> Exercice écrit 1
Recopiez tout ce qui va de la ligne contenant « If comparing » jusqu'à la fin des enregistrements, en remplaçant « chrome door handle » par « metal door handle » et sans rien modifier d'autre.

> Texte de lecture
Avec la dimension merveilleuse, le Coran souligne aussi le caractère dramatique des derniers moments de la vie de Jésus à Jérusalem, et Ali Merad a raison de parler des « terribles événements qui précédèrent sa fin terrestre ». Comme dans la version chrétienne de ces événements, Jésus s'est trouvé être la cible d'une partie de ses contemporains Juifs, et des autorité romaines. La prédication de Jésus le conduit à une situation où sa vie est menacée. En tout cas, les Juifs et les Romains prennent la décision de le crucifier. Et c'est là, précisément, que le récit coranique diverge si profondément avec le récit évangélique. Voici le texte coranique : « Et à cause de leur mécréance et de l'énorme calomnie qu'ils prononcent contre Marie, et à cause de leur parole : « Nous avons vraiment tué le Christ, Jésus, fils de Marie, le Messager d'Allâh »... Or, ils ne l'ont ni tué ni crucifié; mais ce n'était qu'un faux semblant ! Et ceux qui ont discuté sur son sujet sont vraiment dans l'incertitude : ils n'en ont aucune connaissance certaine, ils ne font que suivre des conjectures et ils ne l'ont certainement pas tué, mais Allah l'a élevé vers Lui. Et Allah est Puissant et Sage. Il n'y aura personne, parmi les gens du Livre, qui n'aura pas foi en lui avant sa mort. Et au Jour de la Résurrection, il sera témoin contre eux. » (Coran IV, 157-159)

> Les enregistrements
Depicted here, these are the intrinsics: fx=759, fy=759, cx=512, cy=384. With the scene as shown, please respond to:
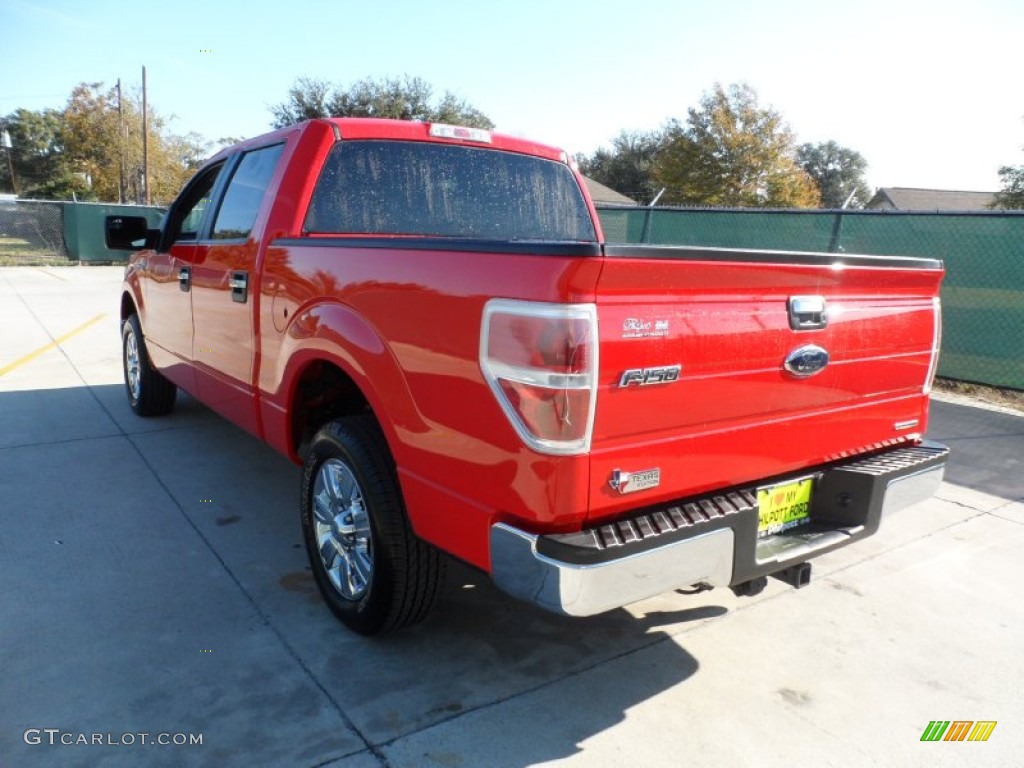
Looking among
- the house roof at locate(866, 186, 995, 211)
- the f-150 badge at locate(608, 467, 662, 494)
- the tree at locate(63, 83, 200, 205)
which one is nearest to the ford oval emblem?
the f-150 badge at locate(608, 467, 662, 494)

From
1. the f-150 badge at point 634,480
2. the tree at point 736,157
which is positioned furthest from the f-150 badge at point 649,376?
the tree at point 736,157

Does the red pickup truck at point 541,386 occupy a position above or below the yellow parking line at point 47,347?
above

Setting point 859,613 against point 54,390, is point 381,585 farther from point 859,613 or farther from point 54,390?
point 54,390

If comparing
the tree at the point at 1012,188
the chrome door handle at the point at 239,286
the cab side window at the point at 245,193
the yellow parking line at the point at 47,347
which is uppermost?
the tree at the point at 1012,188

> Exercice écrit 2
Prolongez le texte sur le récit coranique de la fin terrestre de Jésus en reprenant après sa dernière phrase.

> Corrigé de l'exercice 1
If comparing
the tree at the point at 1012,188
the metal door handle at the point at 239,286
the cab side window at the point at 245,193
the yellow parking line at the point at 47,347
which is uppermost?
the tree at the point at 1012,188

> Corrigé de l'exercice 2
La christologie musulmane, avec ses théologiens, philosophes, mystiques, poètes, va longuement méditer ces versets. Quelles leçons peut-on en tirer ? Dans un premier temps, Jésus n'est pas mort sur la croix. Cette négation est centrale dans la vision musulmane du monde et de l'histoire du salut. Le sens de la mission de Jésus sur terre n'était pas lié à une rédemption par le sacrifice, afin, tel un nouvel Adam, de purifier dans le sang le péché originel. Il n'est pas non plus inséré dans l'organisation trinitaire de la divinité, comme dans le christianisme. Rien de cela en islam. Jésus est venu essentiellement, comme tous les prophètes, apporter un message spirituel centré sur la croyance au Dieu unique et la proclamation de la transcendance divine, et son amour, aussi. Cela ne signifie pas que cette prédication terrestre ait épuisé le sens de la mission de Jésus. Dans le passage précité, on voit bien qu'il a un rôle à jouer le « Jour de la Résurrection ». Autre leçon : Jésus n'est pas mort, mais a été élevé au Ciel, dans le giron divin. Ali Merad écrit que «  L'élévation du Christ au Ciel constitue un acte gratuit du Tout-Puissant, qui, en Sa Création, opère comme Il veut. Une telle affirmation ne gêne nullement le Musulman, pour lequel la notion de mystère est plus familière qu'on ne le pense généralement ».

 

 

Qui est Jésus ?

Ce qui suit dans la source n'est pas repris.